Almost all of the poorly-written software specifications floating around out there mention something along the lines of "errors will be handled appropriately" in the programming requirements. Unfortunately, this obscure stipulation usually fails to say how, exactly, developers should address those errors -- if they list the potential errors at all.
This problem only escalates as event-driven systems enter the mix, and systems can drop messages into a queue at-will without assuming responsibility for what happens next. Considering how much harder this makes it to not just trace errors, but prevent cascading failures, any specifications related to event-driven systems need to spell out the specific problems related to event-driven methods, and prescribe remedies for each one.
In this article, we'll take a detailed look into some of the common event-driven architecture failures that development teams face, as well as techniques that have emerged over the years as standard countermeasures.
Types of errors
An event-driven system has at least three pieces: the components that send requests, components that receive and process them (potentially returning a result), and a messaging broker that facilitates the transaction. Each one of these systems can go down or cause another system to fail, and error handling in event-driven architectures can present some unique hurdles.

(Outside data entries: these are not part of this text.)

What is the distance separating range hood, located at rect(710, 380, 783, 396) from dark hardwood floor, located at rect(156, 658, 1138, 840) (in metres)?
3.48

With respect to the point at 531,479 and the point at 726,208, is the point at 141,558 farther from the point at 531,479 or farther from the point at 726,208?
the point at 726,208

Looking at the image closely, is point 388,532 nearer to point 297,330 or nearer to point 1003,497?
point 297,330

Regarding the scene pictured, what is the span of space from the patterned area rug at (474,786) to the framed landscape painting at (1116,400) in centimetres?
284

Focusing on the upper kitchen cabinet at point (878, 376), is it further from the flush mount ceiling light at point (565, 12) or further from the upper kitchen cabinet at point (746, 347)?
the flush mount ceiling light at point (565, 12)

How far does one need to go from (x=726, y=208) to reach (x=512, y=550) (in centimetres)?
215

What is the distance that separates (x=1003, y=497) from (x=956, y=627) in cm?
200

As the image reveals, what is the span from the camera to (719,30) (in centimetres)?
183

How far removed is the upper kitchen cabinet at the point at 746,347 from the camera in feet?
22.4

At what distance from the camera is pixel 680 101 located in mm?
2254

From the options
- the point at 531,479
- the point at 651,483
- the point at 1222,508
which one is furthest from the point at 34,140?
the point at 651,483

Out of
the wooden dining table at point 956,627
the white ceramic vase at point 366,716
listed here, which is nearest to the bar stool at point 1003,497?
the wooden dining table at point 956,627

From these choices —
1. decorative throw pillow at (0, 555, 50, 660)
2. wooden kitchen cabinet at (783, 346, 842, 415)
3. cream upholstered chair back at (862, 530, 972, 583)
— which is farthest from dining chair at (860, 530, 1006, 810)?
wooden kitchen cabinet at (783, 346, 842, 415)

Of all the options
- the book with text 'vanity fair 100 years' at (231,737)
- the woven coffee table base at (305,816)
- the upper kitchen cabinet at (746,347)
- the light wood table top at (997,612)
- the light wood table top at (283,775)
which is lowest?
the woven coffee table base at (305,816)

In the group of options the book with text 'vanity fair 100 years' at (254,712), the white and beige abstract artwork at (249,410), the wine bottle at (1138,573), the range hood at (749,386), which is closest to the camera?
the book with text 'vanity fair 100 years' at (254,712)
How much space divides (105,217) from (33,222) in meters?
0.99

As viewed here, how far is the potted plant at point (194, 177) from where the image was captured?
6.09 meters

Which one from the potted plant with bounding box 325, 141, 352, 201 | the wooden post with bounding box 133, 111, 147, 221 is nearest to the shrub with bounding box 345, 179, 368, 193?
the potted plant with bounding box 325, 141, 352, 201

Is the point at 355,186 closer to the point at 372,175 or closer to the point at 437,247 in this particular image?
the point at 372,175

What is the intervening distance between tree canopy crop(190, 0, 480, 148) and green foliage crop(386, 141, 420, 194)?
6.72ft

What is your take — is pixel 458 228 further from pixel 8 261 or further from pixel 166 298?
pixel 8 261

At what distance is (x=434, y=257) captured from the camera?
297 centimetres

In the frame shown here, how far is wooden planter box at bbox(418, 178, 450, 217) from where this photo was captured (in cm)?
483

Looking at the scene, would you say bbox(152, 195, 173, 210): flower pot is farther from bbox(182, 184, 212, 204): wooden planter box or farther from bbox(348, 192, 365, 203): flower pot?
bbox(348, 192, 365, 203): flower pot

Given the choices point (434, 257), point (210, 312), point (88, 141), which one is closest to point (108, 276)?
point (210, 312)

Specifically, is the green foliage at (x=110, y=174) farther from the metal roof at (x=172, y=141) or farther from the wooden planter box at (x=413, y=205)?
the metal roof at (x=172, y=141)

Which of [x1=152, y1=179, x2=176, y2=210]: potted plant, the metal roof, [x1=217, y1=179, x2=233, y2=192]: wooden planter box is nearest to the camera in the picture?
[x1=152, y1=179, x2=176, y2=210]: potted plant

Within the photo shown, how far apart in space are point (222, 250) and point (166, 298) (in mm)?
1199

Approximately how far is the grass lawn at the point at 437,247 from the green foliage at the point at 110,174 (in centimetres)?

Here are some of the common situations that developers encounter:
Failed return result
A failed return result occurs when a system receives a request but can't return the result the requestor expects. For instance, this often occurs if a credit card is declined during a transaction, or a warehouse doesn't have a requested item in stock. The receiving system will processes the request but return an error result. In event-driven systems, the events that carry requests can simply drop a notification into a messaging queue and move on. That means a separate process will be responsible for detecting the error and handling it as appropriate.
Remote service down
In this case, the system a requestor wants to reach is out of operation. For instance, an order-entry system could receive an order and the order ID, and an event-handler could put the message into a queue for the credit card system, but the credit card system will never get the request. In an event-streaming system, the message will become stuck in the queue as it waits for the receiver to pick it up, resulting in an ever-growing pile of requests that could overload the queue mechanism or requesting services.
Event routing fails
If an event is misaligned with the process it's supposed to trigger, then it might never be picked up by the right system. For instance, a system that needs to receive messages related to customer orders will experience failures if it's not subscribed to the right event type. This produces the same type of situation as a system being down, as the request will never return a result.
Event-handling system down
This occurs when a message queuing mechanism fails to do its job, which can happen in the case of a bad message-handling configuration. It is also possible to design a messaging system to be highly available and forget one piece or another that supports a critical process. The original requesting system can be working fine, as can the intended recipient, but the message that was assumed to be sent is never passed along at all.
Ways to handle event-driven architecture failures
For all the issues that plague these types of systems, there are some dependable methods and patterns for event-handling in event-driven architectures. Here are a few worth remembering:
Dead letter queues
A "dead letter" queue is a repository of messages that, for whatever reason, were never picked up and processed by the intended recipient. At regular intervals, an implemented cleanup-routine mechanism can comb through the dead letter queue, determine the issue and handle these lost messages as appropriate.
This routine can also be programmed to come through and resubmit old jobs, if needed. At the very least, it can notify requesting systems that the intended recipient is down.
The saga pattern uses both a messaging bus and a "controller" mechanism that receives events from that bus and turns them into process-based messages. This controller could be something like a finite state machine that simulates sequential logic -- anything that can take the message, determine where it came from, analyze its status and then process the next command. For example, this can be accomplished using a switch statement, or a set of nested IF commands.
This implements a somewhat sophisticated rollback system for event-driven architecture failures, as the service can inform the bus of a failure, prompting the controller to fire rollback instructions to each service along the executed chain. However, keep in mind that this controller mechanism adds a good deal more code, which can quickly turn a relatively simple application system into a complex web of dependencies and potential bugs.
Logs and alerts
The system that sends or receives the failure may want to write alerts to a log that something went wrong. These alerts can manifest as things like web pages, emails, instant messages or phone calls that the user can interact with.
These messages should have enough context that an administrator can dive in, debug and fix the problem. One way to stay consistent with alerts is for development teams to provide their own support, implementing a rotating schedule that assigns certain developers to support roles that take responsibility for debugs, fixes and, when needed, escalations.